▶ _WHAT THE EXERCISE ASKS_
In each of the entries below, change "nearest" to "closest" and rewrite the lines with nothing else altered, leaving out the pictures.

▶ _DATA SUPPLIED_
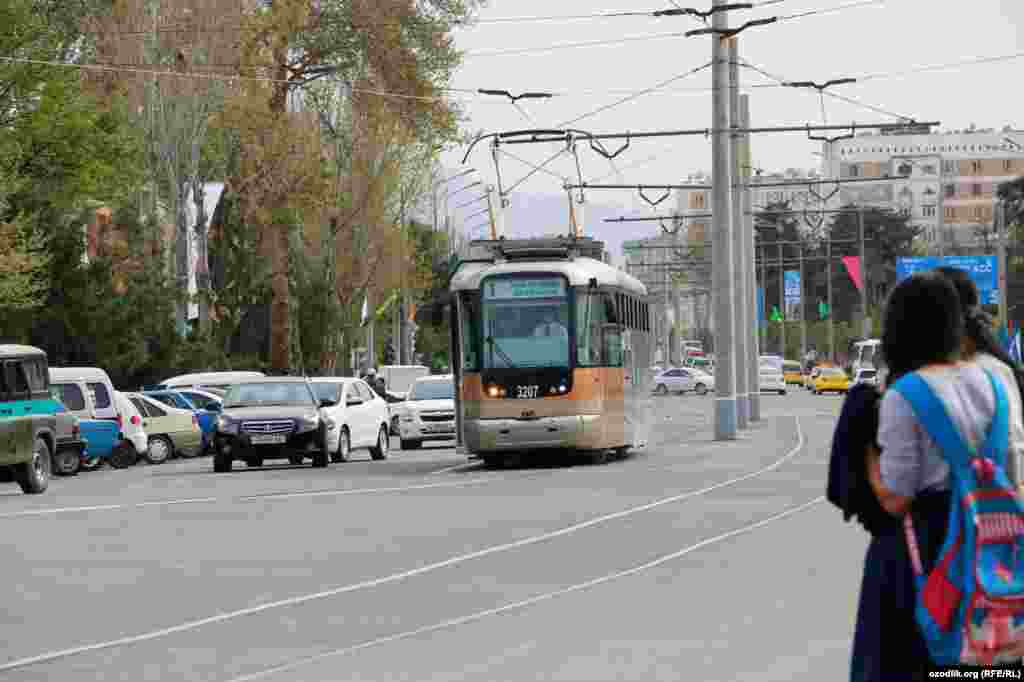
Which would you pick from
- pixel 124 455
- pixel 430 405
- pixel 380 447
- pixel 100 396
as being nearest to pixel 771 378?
pixel 430 405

▶ _FULL OUTPUT_
Which would you pick from
- pixel 124 455
- pixel 430 405
- pixel 380 447
- pixel 100 396
as being closest to pixel 771 378?
pixel 430 405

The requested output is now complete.